**WHAT IS ASKED:** Copy the lines below word for word, starting with the line containing "this 533×422 image." and ending with the line containing "this 474×315 image.", both included. Leave out the pictures.

::::::::::

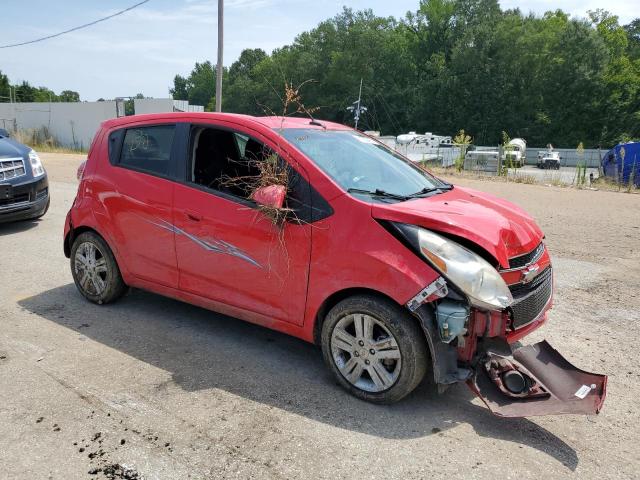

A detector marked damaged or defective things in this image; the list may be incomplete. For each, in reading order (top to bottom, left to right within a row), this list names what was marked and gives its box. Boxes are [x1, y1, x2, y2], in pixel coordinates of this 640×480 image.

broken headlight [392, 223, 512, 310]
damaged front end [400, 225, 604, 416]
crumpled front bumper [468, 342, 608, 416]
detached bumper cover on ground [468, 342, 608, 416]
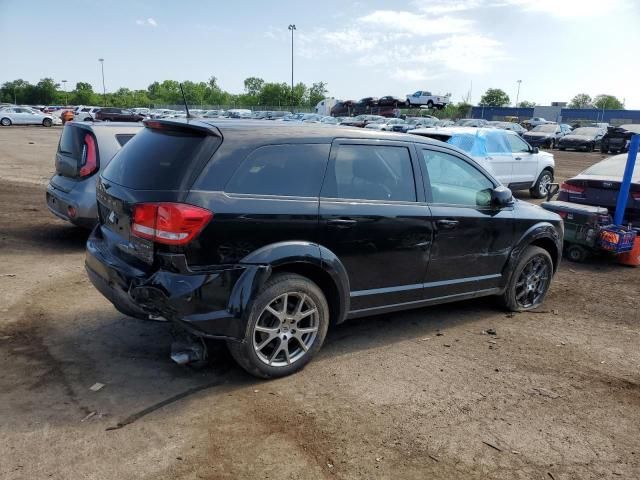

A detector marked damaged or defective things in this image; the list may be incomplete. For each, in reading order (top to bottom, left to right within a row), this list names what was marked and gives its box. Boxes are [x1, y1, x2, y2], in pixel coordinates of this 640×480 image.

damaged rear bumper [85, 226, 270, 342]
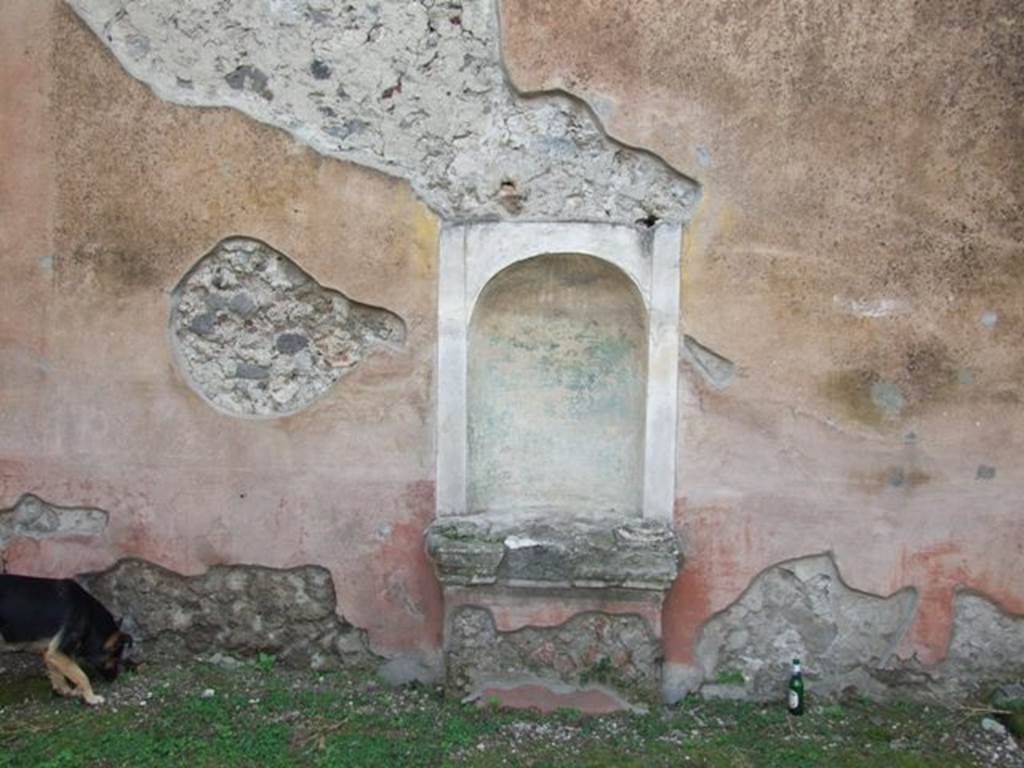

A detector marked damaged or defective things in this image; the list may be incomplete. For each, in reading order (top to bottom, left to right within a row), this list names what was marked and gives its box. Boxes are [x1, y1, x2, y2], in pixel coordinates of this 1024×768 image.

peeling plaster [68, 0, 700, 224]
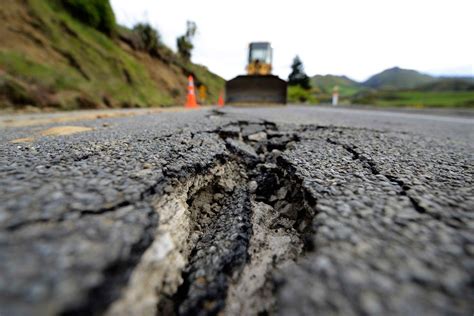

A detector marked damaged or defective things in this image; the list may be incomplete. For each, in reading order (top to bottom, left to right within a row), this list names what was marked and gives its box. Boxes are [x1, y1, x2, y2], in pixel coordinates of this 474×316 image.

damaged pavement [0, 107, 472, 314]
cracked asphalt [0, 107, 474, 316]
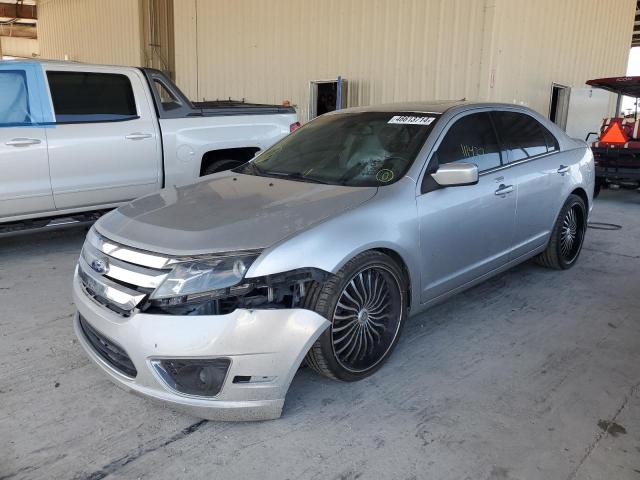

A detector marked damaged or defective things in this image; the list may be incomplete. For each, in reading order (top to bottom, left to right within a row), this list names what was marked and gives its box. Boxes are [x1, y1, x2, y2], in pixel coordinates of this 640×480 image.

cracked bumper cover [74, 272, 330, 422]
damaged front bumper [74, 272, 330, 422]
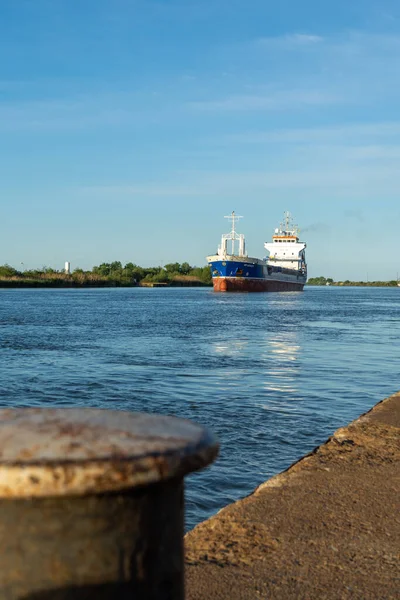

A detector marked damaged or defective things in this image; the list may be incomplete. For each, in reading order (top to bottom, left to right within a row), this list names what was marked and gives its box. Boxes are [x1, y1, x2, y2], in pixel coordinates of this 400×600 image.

::::::::::

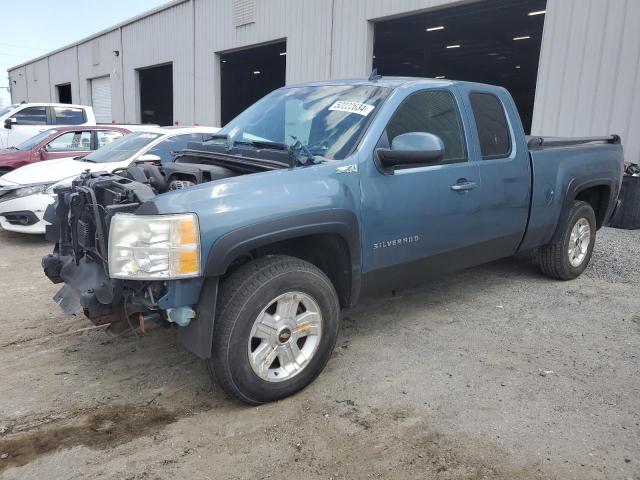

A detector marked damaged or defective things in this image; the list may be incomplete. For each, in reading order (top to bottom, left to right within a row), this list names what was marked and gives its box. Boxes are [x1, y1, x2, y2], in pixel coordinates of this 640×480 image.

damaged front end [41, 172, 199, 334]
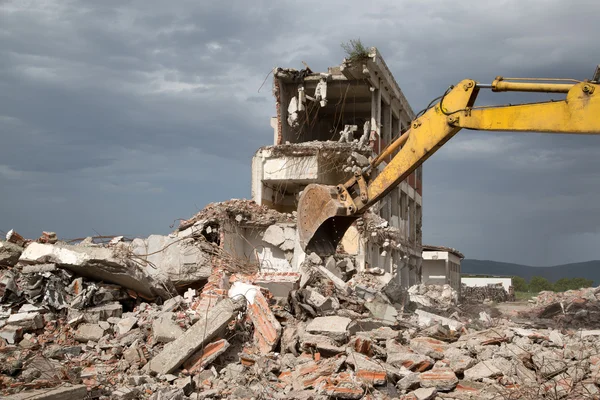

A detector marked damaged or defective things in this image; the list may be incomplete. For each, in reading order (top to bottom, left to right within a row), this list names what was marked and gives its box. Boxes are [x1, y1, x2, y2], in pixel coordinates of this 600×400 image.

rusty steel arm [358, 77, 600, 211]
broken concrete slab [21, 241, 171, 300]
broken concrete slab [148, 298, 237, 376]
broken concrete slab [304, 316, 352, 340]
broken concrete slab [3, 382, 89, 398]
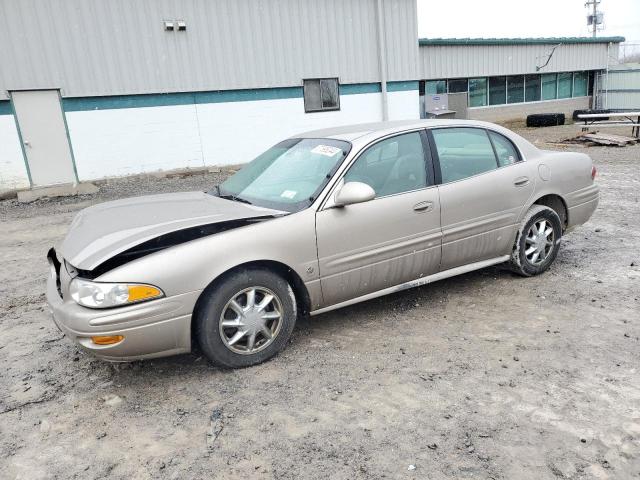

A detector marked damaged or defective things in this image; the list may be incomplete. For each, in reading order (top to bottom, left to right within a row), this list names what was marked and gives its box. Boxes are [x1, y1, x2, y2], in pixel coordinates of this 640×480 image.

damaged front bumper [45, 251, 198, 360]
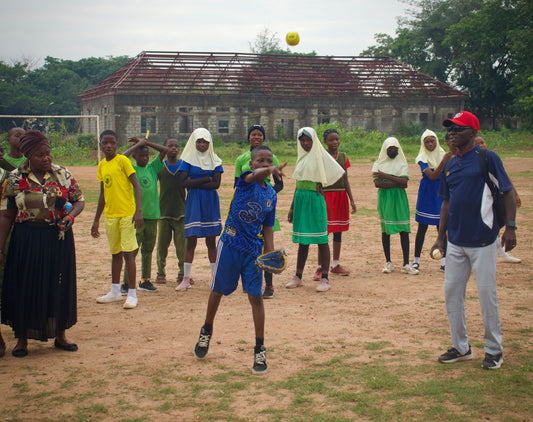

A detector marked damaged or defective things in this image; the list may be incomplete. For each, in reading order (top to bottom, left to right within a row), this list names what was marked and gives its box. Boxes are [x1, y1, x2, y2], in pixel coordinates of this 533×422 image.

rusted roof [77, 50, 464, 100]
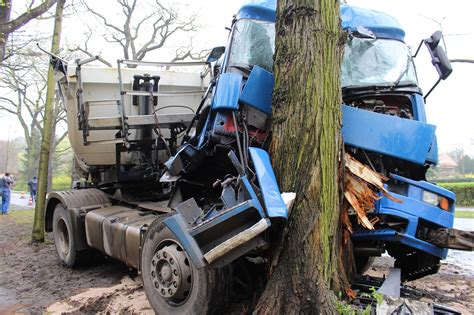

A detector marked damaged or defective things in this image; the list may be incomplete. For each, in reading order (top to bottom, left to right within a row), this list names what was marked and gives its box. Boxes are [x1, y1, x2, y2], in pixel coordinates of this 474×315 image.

::::::::::

**PROBLEM SOLUTION:**
A detector marked damaged or defective things in this image; the list may be incomplete. For each, in reading order (top to bottom, left to right within a row), this list names what was marked and gives its box. Boxes are [x1, y1, x2, y2], in pixel coordinates of this 533×422 image.

rusted roof [77, 50, 464, 100]

A detector marked damaged or defective things in this image; the list may be incomplete. For each, in reading order (top to bottom, left to right within a row), this list names what was marked and gives its box. Boxes are [x1, y1, x2, y2], in pixel coordinates of this 474×315 image.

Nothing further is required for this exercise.